* Task input *
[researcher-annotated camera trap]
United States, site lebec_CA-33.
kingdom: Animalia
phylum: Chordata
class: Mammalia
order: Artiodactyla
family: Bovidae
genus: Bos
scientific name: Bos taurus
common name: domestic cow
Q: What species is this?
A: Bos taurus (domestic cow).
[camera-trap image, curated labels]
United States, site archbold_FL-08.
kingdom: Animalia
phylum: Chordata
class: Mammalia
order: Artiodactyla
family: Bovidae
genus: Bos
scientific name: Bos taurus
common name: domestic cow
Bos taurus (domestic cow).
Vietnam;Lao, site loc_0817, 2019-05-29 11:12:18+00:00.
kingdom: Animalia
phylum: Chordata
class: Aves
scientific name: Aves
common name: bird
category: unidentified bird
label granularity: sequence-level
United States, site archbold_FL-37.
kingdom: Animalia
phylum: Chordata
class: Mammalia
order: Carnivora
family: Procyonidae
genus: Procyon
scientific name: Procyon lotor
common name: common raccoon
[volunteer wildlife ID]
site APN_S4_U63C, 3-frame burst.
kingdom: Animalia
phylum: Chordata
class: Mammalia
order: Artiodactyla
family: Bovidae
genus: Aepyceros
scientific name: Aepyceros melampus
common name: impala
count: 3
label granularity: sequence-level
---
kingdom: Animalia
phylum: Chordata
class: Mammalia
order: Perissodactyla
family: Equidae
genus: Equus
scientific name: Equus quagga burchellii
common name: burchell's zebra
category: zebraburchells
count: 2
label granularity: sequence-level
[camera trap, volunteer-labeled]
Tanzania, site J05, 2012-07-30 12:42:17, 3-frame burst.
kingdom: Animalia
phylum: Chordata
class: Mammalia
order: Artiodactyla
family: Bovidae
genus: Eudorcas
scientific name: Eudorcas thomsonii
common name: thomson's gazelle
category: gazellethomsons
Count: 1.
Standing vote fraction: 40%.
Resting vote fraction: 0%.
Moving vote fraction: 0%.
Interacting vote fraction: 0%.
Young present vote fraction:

* What needs to be done *
Please print verbatim each line from the first line of the entries above to the line that contains "[volunteer wildlife ID]", inclusive, and nothing more.

* Your solution *
[researcher-annotated camera trap]
United States, site lebec_CA-33.
kingdom: Animalia
phylum: Chordata
class: Mammalia
order: Artiodactyla
family: Bovidae
genus: Bos
scientific name: Bos taurus
common name: domestic cow
Q: What species is this?
A: Bos taurus (domestic cow).
[camera-trap image, curated labels]
United States, site archbold_FL-08.
kingdom: Animalia
phylum: Chordata
class: Mammalia
order: Artiodactyla
family: Bovidae
genus: Bos
scientific name: Bos taurus
common name: domestic cow
Bos taurus (domestic cow).
Vietnam;Lao, site loc_0817, 2019-05-29 11:12:18+00:00.
kingdom: Animalia
phylum: Chordata
class: Aves
scientific name: Aves
common name: bird
category: unidentified bird
label granularity: sequence-level
United States, site archbold_FL-37.
kingdom: Animalia
phylum: Chordata
class: Mammalia
order: Carnivora
family: Procyonidae
genus: Procyon
scientific name: Procyon lotor
common name: common raccoon
[volunteer wildlife ID]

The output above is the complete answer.